-- Begin --
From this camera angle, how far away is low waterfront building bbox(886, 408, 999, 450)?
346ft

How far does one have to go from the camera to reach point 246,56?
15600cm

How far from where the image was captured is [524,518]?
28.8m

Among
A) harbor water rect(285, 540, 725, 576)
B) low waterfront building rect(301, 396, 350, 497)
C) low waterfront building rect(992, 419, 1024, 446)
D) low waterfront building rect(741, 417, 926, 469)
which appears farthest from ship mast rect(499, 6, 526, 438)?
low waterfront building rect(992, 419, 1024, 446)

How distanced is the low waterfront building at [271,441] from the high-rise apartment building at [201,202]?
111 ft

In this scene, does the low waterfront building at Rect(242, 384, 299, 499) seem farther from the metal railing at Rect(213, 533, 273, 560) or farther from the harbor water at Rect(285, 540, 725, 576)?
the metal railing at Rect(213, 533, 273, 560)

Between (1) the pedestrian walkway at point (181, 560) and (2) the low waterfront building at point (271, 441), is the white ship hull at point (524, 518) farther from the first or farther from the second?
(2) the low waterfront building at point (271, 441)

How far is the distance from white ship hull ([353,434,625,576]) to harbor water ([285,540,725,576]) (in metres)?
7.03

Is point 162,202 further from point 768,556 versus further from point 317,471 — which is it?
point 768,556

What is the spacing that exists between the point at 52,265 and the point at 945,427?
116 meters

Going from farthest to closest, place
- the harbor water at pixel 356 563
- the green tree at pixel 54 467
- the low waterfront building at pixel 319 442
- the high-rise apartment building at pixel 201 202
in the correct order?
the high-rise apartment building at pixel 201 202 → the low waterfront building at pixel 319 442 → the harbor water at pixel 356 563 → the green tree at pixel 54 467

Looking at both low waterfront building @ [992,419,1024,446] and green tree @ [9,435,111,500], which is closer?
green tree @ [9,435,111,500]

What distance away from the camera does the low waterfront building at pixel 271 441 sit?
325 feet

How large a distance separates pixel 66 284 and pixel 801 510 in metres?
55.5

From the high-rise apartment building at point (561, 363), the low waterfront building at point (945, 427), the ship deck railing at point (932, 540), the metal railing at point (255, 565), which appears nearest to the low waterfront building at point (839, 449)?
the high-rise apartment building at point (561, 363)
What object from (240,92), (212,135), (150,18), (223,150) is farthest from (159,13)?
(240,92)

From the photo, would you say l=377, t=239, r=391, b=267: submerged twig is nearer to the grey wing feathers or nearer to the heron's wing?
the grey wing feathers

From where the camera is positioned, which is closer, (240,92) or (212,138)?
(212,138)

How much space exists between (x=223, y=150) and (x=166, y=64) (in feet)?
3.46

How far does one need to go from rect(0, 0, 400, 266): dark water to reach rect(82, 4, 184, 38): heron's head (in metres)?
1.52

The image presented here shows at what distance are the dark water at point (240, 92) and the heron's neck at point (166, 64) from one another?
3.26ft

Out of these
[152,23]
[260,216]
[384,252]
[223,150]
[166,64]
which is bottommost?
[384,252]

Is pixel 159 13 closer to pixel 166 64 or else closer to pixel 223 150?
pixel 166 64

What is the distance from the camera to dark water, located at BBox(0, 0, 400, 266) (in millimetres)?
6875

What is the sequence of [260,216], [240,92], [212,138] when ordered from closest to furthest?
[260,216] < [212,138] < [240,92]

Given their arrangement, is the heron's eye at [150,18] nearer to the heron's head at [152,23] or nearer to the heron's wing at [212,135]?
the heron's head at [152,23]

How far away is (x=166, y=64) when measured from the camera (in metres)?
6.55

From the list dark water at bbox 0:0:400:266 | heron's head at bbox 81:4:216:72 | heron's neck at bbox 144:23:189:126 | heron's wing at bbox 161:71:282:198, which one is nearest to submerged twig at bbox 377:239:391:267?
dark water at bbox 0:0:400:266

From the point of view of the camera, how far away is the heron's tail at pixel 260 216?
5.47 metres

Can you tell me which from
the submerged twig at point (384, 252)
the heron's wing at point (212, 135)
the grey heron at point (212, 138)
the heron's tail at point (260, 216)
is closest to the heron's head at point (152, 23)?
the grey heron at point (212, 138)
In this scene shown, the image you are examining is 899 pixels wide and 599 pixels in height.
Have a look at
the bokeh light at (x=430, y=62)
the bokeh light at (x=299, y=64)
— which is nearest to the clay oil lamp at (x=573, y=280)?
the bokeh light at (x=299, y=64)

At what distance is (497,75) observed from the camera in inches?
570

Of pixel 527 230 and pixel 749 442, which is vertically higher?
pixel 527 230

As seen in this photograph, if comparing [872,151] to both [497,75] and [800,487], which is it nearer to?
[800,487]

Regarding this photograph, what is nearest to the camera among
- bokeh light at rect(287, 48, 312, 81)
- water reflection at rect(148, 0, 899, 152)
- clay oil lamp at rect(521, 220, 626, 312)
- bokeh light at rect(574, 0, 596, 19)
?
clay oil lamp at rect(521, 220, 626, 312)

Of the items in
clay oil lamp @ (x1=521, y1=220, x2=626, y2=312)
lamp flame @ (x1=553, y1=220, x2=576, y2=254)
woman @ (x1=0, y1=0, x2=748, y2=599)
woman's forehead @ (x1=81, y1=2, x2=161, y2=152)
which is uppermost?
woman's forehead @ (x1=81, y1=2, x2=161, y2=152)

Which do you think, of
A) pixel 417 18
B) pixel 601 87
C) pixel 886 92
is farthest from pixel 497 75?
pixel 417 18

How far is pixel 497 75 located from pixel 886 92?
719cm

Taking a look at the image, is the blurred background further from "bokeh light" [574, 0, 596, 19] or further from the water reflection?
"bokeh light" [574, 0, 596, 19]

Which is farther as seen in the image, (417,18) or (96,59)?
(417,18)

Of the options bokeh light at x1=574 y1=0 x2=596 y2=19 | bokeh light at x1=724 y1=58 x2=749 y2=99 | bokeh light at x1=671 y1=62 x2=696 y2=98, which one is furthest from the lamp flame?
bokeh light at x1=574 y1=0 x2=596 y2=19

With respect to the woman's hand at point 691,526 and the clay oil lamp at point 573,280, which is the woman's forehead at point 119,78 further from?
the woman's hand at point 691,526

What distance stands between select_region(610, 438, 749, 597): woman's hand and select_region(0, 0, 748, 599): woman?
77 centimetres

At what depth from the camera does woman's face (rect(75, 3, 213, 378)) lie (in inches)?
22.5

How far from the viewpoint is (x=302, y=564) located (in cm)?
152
-- End --
-- Begin --
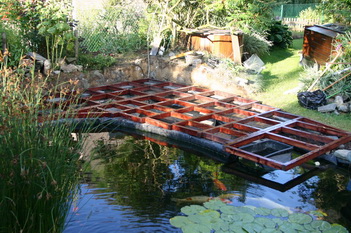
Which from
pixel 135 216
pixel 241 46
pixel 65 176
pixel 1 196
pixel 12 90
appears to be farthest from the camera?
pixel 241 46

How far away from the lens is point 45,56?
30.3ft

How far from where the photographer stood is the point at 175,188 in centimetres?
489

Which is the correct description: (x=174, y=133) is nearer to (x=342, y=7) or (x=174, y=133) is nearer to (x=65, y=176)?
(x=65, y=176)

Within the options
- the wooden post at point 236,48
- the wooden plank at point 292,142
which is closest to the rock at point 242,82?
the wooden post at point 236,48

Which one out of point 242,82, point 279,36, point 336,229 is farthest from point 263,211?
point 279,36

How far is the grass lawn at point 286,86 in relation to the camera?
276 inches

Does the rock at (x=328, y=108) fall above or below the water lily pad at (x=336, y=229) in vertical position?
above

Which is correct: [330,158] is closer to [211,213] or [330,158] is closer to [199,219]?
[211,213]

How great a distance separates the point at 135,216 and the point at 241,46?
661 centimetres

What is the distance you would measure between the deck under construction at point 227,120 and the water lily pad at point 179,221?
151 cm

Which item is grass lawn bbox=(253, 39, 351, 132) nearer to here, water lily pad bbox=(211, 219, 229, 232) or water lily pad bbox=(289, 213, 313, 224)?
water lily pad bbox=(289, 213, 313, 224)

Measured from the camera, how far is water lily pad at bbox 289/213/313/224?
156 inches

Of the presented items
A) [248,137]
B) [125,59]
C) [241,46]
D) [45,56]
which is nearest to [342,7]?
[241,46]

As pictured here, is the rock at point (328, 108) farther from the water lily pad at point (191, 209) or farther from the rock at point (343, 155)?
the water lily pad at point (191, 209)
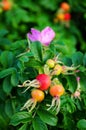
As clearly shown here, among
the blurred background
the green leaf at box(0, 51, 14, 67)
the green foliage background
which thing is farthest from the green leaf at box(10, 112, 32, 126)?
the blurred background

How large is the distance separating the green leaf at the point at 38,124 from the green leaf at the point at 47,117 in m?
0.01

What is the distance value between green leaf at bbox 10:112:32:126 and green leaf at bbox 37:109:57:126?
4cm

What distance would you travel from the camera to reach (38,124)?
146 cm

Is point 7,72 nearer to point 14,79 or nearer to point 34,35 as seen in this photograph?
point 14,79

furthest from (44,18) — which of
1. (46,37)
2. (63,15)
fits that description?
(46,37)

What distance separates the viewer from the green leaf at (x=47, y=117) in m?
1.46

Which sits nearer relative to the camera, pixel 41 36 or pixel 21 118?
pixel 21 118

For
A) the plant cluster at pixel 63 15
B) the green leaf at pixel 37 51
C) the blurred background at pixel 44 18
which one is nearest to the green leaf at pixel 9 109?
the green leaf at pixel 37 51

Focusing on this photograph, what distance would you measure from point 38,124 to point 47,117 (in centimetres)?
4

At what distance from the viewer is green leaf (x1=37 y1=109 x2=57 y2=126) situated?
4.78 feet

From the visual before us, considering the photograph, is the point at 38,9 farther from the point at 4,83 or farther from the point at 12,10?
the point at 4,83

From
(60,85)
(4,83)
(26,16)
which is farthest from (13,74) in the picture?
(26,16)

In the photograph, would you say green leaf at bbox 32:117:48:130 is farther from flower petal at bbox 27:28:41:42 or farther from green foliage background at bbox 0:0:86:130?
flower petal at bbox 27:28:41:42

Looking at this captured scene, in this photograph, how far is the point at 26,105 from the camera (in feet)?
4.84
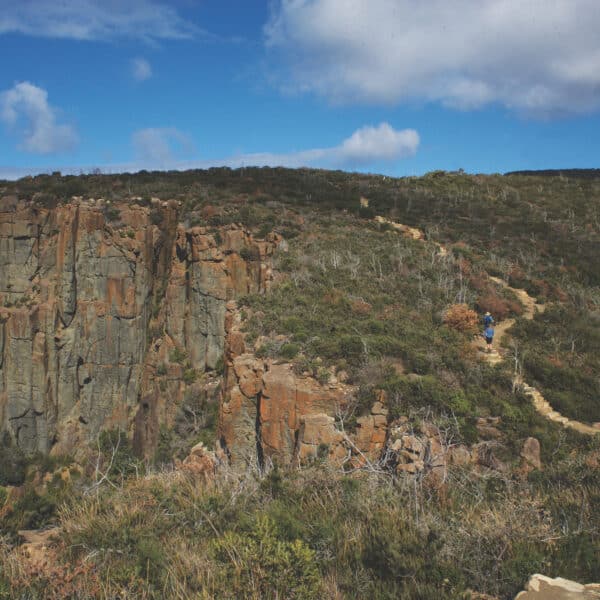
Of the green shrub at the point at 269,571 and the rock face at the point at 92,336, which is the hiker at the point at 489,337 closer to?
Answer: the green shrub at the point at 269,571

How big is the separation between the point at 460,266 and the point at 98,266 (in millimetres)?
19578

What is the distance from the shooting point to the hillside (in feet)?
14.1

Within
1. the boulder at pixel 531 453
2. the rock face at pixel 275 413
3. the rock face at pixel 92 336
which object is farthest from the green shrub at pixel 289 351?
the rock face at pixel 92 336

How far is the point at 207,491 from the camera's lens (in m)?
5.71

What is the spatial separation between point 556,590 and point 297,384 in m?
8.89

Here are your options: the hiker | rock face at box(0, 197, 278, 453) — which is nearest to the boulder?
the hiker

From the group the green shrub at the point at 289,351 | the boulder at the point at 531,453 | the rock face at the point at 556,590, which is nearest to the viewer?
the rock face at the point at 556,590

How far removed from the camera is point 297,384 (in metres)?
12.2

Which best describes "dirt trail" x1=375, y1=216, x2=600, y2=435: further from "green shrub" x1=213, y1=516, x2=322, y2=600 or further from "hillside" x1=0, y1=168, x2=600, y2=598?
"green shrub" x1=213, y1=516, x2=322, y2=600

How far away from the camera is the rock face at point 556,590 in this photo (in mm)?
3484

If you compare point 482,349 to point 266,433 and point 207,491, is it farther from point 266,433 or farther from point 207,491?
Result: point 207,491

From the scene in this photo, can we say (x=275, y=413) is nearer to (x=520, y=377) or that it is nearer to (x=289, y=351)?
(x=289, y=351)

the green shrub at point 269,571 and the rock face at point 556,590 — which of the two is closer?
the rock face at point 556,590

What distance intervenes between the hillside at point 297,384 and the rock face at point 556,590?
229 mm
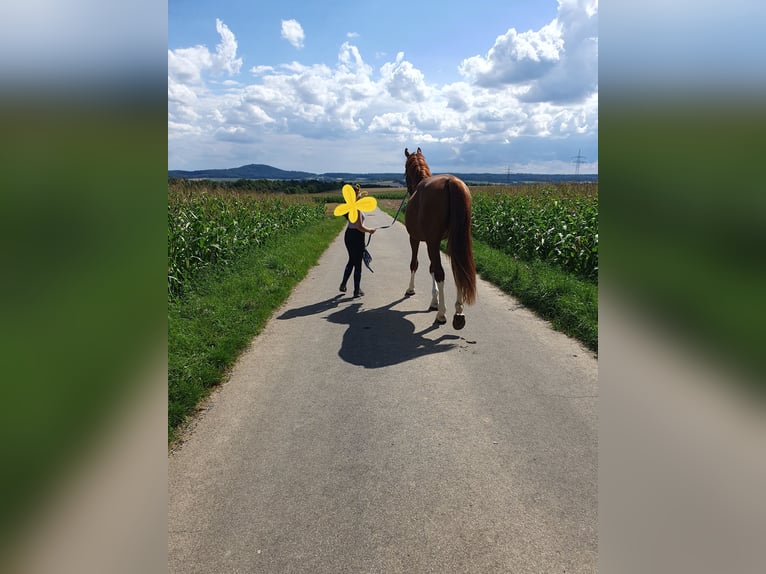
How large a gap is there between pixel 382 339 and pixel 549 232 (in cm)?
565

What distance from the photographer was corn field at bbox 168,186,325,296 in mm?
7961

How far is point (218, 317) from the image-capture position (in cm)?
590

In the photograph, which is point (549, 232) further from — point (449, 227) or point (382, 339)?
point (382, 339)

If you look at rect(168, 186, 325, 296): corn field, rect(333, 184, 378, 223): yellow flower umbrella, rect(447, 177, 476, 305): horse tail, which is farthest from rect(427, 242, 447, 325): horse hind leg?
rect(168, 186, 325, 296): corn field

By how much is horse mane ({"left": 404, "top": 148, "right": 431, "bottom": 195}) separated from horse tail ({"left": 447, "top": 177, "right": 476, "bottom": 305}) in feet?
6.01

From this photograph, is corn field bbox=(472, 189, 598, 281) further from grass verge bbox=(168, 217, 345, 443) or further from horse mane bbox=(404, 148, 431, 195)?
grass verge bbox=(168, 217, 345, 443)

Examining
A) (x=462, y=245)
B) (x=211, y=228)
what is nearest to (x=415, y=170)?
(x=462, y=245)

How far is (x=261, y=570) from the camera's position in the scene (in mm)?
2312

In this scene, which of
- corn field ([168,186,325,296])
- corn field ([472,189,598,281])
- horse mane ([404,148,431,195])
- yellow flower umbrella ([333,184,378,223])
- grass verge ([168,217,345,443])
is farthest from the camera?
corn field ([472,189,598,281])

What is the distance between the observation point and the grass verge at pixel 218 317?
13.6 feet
-- End --
What to do: Pull out each line of the material above that contains the string "furthest", and leave the lines unchanged.

Task solution:
What is the sequence of [260,216], [240,92], [212,138] when ordered from closest to furthest?
Of the options bokeh light at x1=574 y1=0 x2=596 y2=19 | bokeh light at x1=724 y1=58 x2=749 y2=99 | bokeh light at x1=671 y1=62 x2=696 y2=98, which one is furthest from the lamp flame?
furthest from (44,18) — which of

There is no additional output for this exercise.